Diana, you are too sweet. Like I just replied to Hazel in the comment above, this daughter is truly a heart and soul beauty, making her external beauty just bonus.
Thank you very much for the prayers. The surgery went very well, but recovery is going to be a bear!
As for your smart phone? I underutilized mine for months, only using a few apps. Gradually, I began to see how this could be an even more effective tool. That’s when I started keeping my grocery list on it, and then all kinds of notes, and of course the calendar and e-mail. I had to learn not to check that too often, but I do appreciate knowing what I have waiting for me when I get home instead of sitting down to the PC and getting hit with a lot all at once.
I hope you like it. Just figure out the main things that you would like to try at first and ease into it. Here are some apps that I like:
* TheHighCalling.org (we have an app for that! Makes reading the articles and reflections super easy)
* Notes (my daughters use RememberTheMilk; I use Note Everything; lots of people use Evernote…I treat these as a repository for random bits of information, like someone quick gives me an address or a website or a phone number or the name of a book…or I create a shopping list, etc)
* Gtasks (this coordinates with the tasks on the Google calendar; it serves as my to-do list)
* Facebook (an app on the phone)
* Peep (I have a Droid and this is the app it uses for Twitter)
* Internet/Google (whatever the phone provides for looking stuff up–I use this often)
* GasBuddy (finds the cheapest gas prices near you using your GPS or you can type in a zip code)
* Navigation (my droid has a navigation app that tells me when to turn to get to my destination–I love the voice feature.
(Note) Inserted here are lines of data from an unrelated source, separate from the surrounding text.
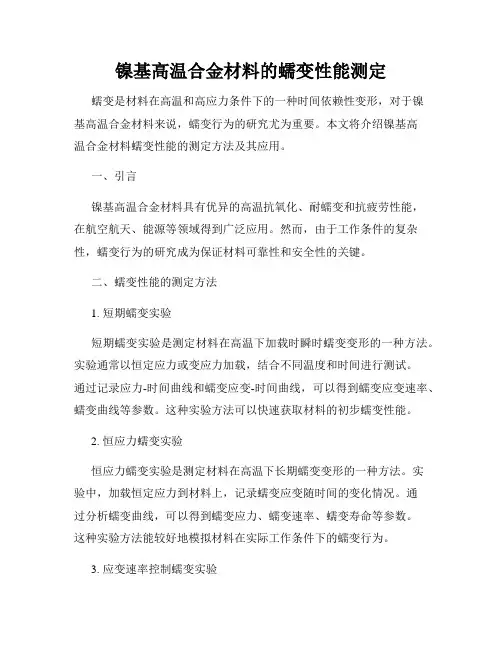 镍基高温合金材料的蠕变性能测定

蠕变是材料在高温和高应力条件下的一种时间依赖性变形，对于镍基高温合金材料来说，蠕变行为的研究尤为重要。本文将介绍镍基高温合金材料蠕变性能的测定方法及其应用。

一、引言

镍基高温合金材料具有优异的高温抗氧化、耐蠕变和抗疲劳性能，在航空航天、能源等领域得到广泛应用。然而，由于工作条件的复杂性，蠕变行为的研究成为保证材料可靠性和安全性的关键。

二、蠕变性能的测定方法

1. 短期蠕变实验

短期蠕变实验是测定材料在高温下加载时瞬时蠕变变形的一种方法。实验通常以恒定应力或变应力加载，结合不同温度和时间进行测试。通过记录应力-时间曲线和蠕变应变-时间曲线，可以得到蠕变应变速率、蠕变曲线等参数。这种实验方法可以快速获取材料的初步蠕变性能。

2. 恒应力蠕变实验

恒应力蠕变实验是测定材料在高温下长期蠕变变形的一种方法。实验中，加载恒定应力到材料上，记录蠕变应变随时间的变化情况。通过分析蠕变曲线，可以得到蠕变应力、蠕变速率、蠕变寿命等参数。这种实验方法能较好地模拟材料在实际工作条件下的蠕变行为。

3. 应变速率控制蠕变实验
It uses a ton of batteries, though, so I have my cord in the car to plug in and recharge)
* TheWeek.com (headlines, summaries and links pulled from many news sources; love this to keep track of what’s going on in the world–it provides daily updates throughout the workweek; the print edition comes out once a week)
* Voice Recorder (I use this more than you’d think–recently recorded my son’s cello lesson to share with his grandmother; I’ve recorded my parents as they tell family stories)
* Kindle (before I had a Kindle reader, I used the app on my phone)
* Adobe reader (lets me read documents that come as email attachments)
* Email (I love keeping track of e-mail when I don’t have access to my computer)
* Phone (oh, yes, that’s right…sometimes I make phone calls on my phone! 😉 )
Diana Trautwein says
That sounds both wonderful and absolutely overwhelming!! I’ll take it slow, I imagine, but I am looking forward to all those things you’ve listed. Just hope I can keep up. Thanks so much for these good tips.
It was fun to look in my phone and ask myself what I use–but, like I said, when I first got my smartphone, I just used the phone, text (with my kids, but I was very slow and mostly just replied simple, short notes like “Yes” and “Ok” and “See you soon”), and e-mail.
All those other things sort of “grew” as I experimented. I’ve seen a few people around the wealthy town down the road driving Porsches and BMWs at 30 mph. The car does what they need it to do in style and comfort, even though the car could do so much more. You could do the same with your phone–just drive it 30 mph for now, until you’re comfortable. Maybe you’ll add some things, maybe not. It’s possible you’ll just use a few features and you won’t ever have a need to rev the engine! It’s yours to use however you like. It’ll be fun.